SOURCE PASSAGE:
There's Got to Be a Morning After: Post-Primary Recap

We don't know about you, but we spent over two hours at our caucus last night, glad that no one came to blows. Our precinct turned out 2/3 for Obama and 1/3 for Clinton, and while it is still early yet, Obama seems to be leading by 2/3 to Hillary's 1/3 in the Travis County precinct convention results (in Travis County, Obama got 65% of the primary vote). So even though it seems that Hillary won the Texas primary (it's interesting that Obama led in statewide early voting), Obama may beat her in delegate numbers. Last night, Clinton won Rhode Island and Ohio, while Vermont went to Obama.

In the GOP race, McCain is now the GOP candidate as Huckabee gives up the ghost. In Travis County, Ron Paul won 17% of the vote (he got 5% of the vote statewide) - still clearly beat by McCain.

As far as state results, Democrat Rick Noriega will go up against Cornyn in November for the US Senate race. Noriega is a former State Rep. from Houston who served in Afghanistan through the National Guard.

ROWS:
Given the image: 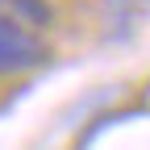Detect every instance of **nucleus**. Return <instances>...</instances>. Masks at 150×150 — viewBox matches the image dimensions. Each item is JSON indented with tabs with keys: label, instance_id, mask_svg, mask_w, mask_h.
Here are the masks:
<instances>
[{
	"label": "nucleus",
	"instance_id": "obj_1",
	"mask_svg": "<svg viewBox=\"0 0 150 150\" xmlns=\"http://www.w3.org/2000/svg\"><path fill=\"white\" fill-rule=\"evenodd\" d=\"M46 63V46L21 17L0 8V75H21Z\"/></svg>",
	"mask_w": 150,
	"mask_h": 150
}]
</instances>
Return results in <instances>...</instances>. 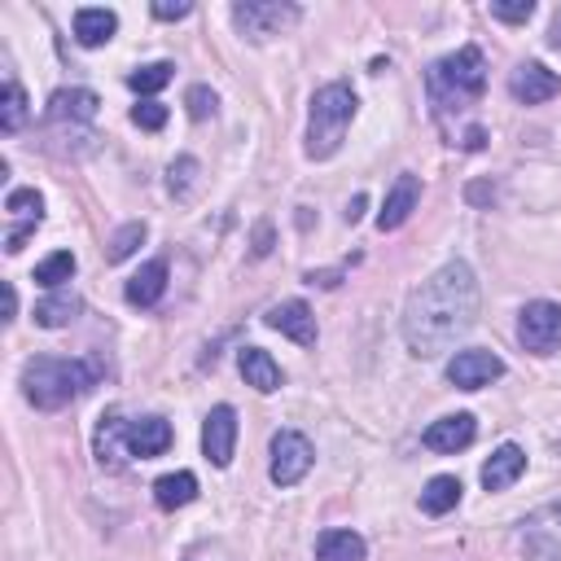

WHAT TO DO: Carry on the primary recap from its last sentence, writing the next part of the post. The records are separate material and have nothing to do with the primary recap.

RESPONSE:
In the Democratic District 10 US Rep. race, dearly fought between Larry Joe Doherty and Dan Grant, Doherty collected 58% of the vote to beat out Grant. The fight between incumbent Dawnna Dukes and Brian Thompson for District 46 State Rep. was not as close as hoped; the "Craddick D" beat the newbie with 65% of the vote. Republican Pamela Waggoner will face off against Rep. Donna Howard in November in the District 48 State Rep. Race; Waggoner won about 62% of the vote in her primary race.

There will be a run-off for Travis County DA between Mindy Montford and Rosemary Lehmberg. In the race for Travis County Tax Assessor-Collector, incumbent Nelda Wells Spears won over 74% of the vote, beating Maxey.

And Andy Brown is now Travis County Democratic Party Chair after winning over 55% of the vote.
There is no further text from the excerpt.